■ Source document:
>> start

Publié par : crise2007 | novembre 17, 2007

New era of defaults on horizon as CDO cuts mount

New era of defaults on horizon as CDO cuts mount

By Walden Siew – Analysis

NEW YORK (Reuters) – A wave of recent ratings cuts may mark the start of nearly half a trillion dollars in losses for banks and pension funds, as complex securities bring the U.S. subprime mortgage crisis crashing back to Wall Street.

Derivatives once heralded for spreading risk and underpinning the resilience of financial institutions are rapidly deteriorating, threatening to choke lending and driving up the risk of a U.S. recession.

The latest concerns come from collateralized debt obligations, essentially giant bonds that can be backed by subprime mortgages, which are now seeing a trickle of technical defaults.

>> end

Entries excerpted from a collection
>> start

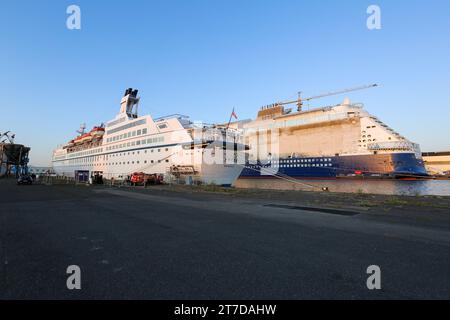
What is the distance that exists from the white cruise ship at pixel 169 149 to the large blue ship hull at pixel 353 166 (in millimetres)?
10076

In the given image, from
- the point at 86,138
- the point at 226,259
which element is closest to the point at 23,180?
the point at 86,138

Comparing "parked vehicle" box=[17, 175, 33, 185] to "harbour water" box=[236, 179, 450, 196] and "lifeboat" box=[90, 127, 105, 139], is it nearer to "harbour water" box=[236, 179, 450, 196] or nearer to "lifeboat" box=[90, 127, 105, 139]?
"lifeboat" box=[90, 127, 105, 139]

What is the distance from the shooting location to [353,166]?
42531mm

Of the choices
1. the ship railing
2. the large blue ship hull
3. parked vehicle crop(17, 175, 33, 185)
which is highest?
the ship railing

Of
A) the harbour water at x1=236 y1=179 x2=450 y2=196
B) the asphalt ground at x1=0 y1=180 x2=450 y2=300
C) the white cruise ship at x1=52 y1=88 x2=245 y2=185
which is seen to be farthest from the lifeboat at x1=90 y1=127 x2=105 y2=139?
the asphalt ground at x1=0 y1=180 x2=450 y2=300

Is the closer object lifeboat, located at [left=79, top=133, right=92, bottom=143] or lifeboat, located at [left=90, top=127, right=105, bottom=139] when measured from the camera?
lifeboat, located at [left=90, top=127, right=105, bottom=139]

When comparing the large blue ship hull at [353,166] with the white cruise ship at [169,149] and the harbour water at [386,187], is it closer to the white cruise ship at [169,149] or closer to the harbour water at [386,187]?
the harbour water at [386,187]

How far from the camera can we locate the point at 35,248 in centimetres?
445

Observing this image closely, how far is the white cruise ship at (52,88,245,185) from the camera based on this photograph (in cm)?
2644

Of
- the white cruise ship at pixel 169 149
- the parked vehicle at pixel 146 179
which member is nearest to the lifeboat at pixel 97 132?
the white cruise ship at pixel 169 149

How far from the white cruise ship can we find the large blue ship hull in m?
10.1

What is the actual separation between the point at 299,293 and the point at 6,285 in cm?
364

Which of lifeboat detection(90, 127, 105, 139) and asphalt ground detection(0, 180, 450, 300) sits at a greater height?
lifeboat detection(90, 127, 105, 139)
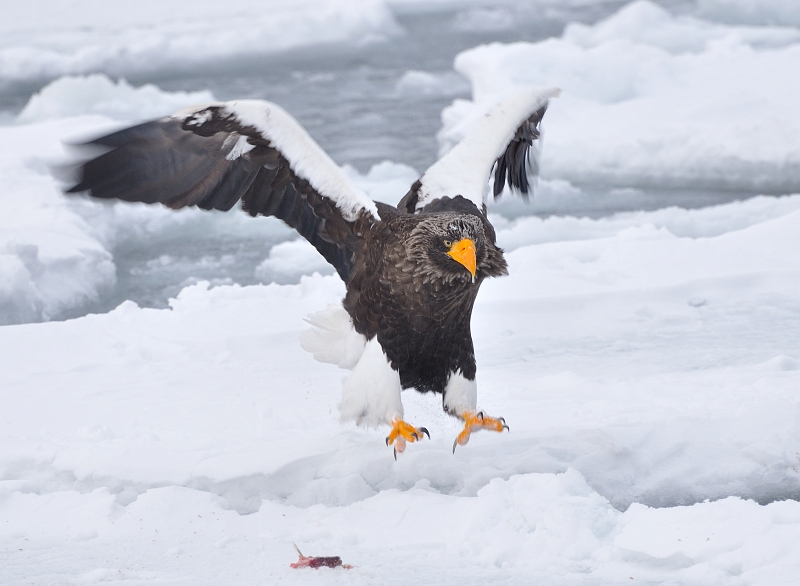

>> end

■ Aim A:
In the news article, what losses might the wave of recent ratings cuts mark the start of?
■ Aim B:
Filter the entries down to every line containing the string "pixel".

■ Full answer A:
Nearly half a trillion dollars in losses for banks and pension funds.

■ Full answer B:
What is the distance that exists from the white cruise ship at pixel 169 149 to the large blue ship hull at pixel 353 166 (in millimetres)?
- the white cruise ship at pixel 169 149
- the parked vehicle at pixel 146 179
which member is nearest to the lifeboat at pixel 97 132?
the white cruise ship at pixel 169 149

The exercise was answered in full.